Who on Earth Would Pay $1 Million for Hell?
No one was buying hell on Friday—or at least its red-hot web address. HELL.com was among hundreds of Internet domain names up for auction in Hollywood, Florida, by domain asset management provider Moniker.com, a unit of marketing services firm Seevast Corp.
The owner put a minimum price of $1 million on the underworld's domain, confident of high interest after the salacious address, Sex.com, sold for about $12 million earlier this year. But there were no takers with bids failing to reach the reserve price.
"The world is still alive and well. Nobody is going to hell right now," Seevast Chief Executive Lance Podell told Reuters, adding that the domain would now be part of a silent auction.
Moniker was selling HELL.com on behalf of a group called BAT Flli LLC, whose founder Kenneth Aronson registered the name in 1995.

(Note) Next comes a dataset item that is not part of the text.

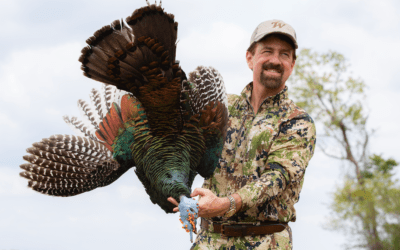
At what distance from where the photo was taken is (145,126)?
332 centimetres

It's not the first time that Aronson has tried to sell HELL.com. He put the address on the auction block in April 2000, at a starting bid of $8 million.

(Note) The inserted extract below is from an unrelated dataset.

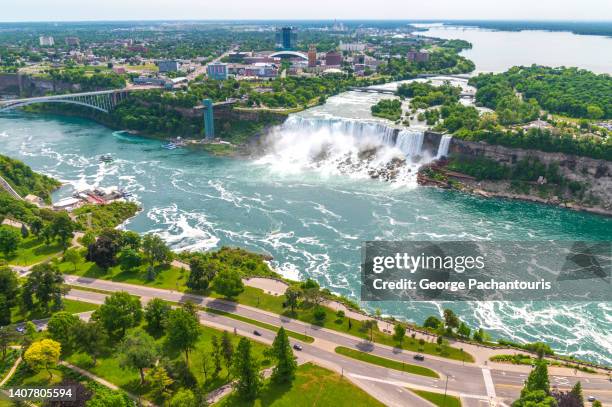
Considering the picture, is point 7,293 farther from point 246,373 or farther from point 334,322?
point 334,322

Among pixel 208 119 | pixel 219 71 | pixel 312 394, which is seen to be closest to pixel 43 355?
pixel 312 394

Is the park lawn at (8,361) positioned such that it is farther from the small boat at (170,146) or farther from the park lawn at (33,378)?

In an interview with Reuters in 2000, Aronson said members of The Final.org, an enigmatic collective of digital artists and creative visionaries, were using HELL.com as a private destination for their work.
According to the site, HELL.com is a "private parallel web" not accessible with a web browser.

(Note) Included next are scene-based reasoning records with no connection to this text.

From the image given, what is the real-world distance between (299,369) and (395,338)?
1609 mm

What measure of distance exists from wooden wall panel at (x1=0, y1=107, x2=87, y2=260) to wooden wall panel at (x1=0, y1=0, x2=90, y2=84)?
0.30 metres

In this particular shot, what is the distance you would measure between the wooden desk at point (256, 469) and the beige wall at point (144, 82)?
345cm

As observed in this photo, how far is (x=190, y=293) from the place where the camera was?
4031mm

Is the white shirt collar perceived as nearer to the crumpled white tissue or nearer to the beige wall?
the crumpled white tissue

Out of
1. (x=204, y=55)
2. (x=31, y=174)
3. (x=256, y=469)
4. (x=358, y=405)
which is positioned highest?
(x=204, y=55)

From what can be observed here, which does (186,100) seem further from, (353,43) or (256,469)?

The auction on Friday included a list of domain names such as cameras.com, which pulled in $1.5 million. Sexeducation.com that sold for $120,000 and babies.net which went for $26,000.
Flowers.mobi, an address with the new extension for mobile devices, went for $200,000, while fun.mobi pulled in $100,000.
A boom in Internet advertising driven by companies such as Google Inc. and Yahoo Inc. have sent prices for sought-after domain names soaring.